EUROPEAN scientists, including Spanish researchers, have observed a direct relationship between blood group and the possibility of developing a serious case of COVID-19.
This recent study, published in Medrxiv, suggests that individuals with blood group A-positive are more likely to develop a severe case of COVID-19.
Blood samples were taken from 1,610 people who needed oxygen or a respirator once they had contracted coronavirus.
Using the DNA from these samples, scientists concluded that people with A-positive blood had a 50% increased chance of needing an oxygen supply or a respirator.
The study used 1,980 patients with COVID-19 respiratory failure at seven European epicentres of the pandemic.
Genome-wide association analysis was conducted on subjects in Madrid, San Sebastian and Barcelona, as well as Milan and Monza in Italy.
After quality control and exclusion of population outliers, 835 patients from Italy, and 775 patients from Spain were included in the final analysis.
The researchers analysed nine million genetic letters in each patient’s genome, as well as 2,205 non-coronavirus blood donors.
The aim, to find locations in the genome, called loci, where an unusually high number of the severely ill patients shared the same variants, compared with those who were not ill.
Two loci turned up. One was the gene that determines blood type.
Andre Franke, a molecular geneticist at the University of Kiel in Germany and a co-author of the new study, said that the locus where the blood-type gene is situated also contains a stretch of DNA that acts as an ‘on-off switch’ for a gene producing a protein that triggers strong immune responses.
The coronavirus triggers an overreaction of the immune system in some people, leading to massive inflammation and lung damage.
It is theoretically possible that genetic variations influence that response.
The study expands on what scientists have already determined, that factors like age and underlying disease put people at extra risk of developing a severe case of COVID-19.
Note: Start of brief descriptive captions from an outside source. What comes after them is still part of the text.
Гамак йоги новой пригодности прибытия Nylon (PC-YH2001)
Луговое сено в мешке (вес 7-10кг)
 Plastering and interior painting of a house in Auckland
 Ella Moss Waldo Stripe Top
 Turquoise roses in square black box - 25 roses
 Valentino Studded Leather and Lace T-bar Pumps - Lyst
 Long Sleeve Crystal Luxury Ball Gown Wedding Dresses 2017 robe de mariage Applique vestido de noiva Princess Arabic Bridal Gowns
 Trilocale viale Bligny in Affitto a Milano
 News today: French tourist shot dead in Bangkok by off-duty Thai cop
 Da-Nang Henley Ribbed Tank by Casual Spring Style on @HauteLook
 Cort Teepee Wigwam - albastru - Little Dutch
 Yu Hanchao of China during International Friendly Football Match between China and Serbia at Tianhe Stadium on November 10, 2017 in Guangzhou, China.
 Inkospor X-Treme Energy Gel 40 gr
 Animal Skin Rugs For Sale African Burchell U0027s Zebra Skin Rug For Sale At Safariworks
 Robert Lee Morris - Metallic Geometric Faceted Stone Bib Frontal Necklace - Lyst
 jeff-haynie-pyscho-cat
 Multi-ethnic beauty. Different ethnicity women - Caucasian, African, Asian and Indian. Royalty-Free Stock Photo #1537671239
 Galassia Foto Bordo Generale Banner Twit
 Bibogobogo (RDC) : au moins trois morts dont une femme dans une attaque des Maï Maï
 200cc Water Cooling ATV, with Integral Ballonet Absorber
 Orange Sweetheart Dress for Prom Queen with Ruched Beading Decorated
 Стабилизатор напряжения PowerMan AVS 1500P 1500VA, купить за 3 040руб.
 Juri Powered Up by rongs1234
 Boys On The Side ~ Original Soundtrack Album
Geneticists hope that a DNA test might help identify patients who will need aggressive treatment.
A study conducted in China months ago also showed that those with blood group A-positive were more likely to develop a severe case of COVID-19.
Those results were published after taking blood samples from 2,000 patients.
*The study has not yet been peer-reviewed, though it reports new medical research, it is yet to be evaluated and should not be used to guide clinical practice.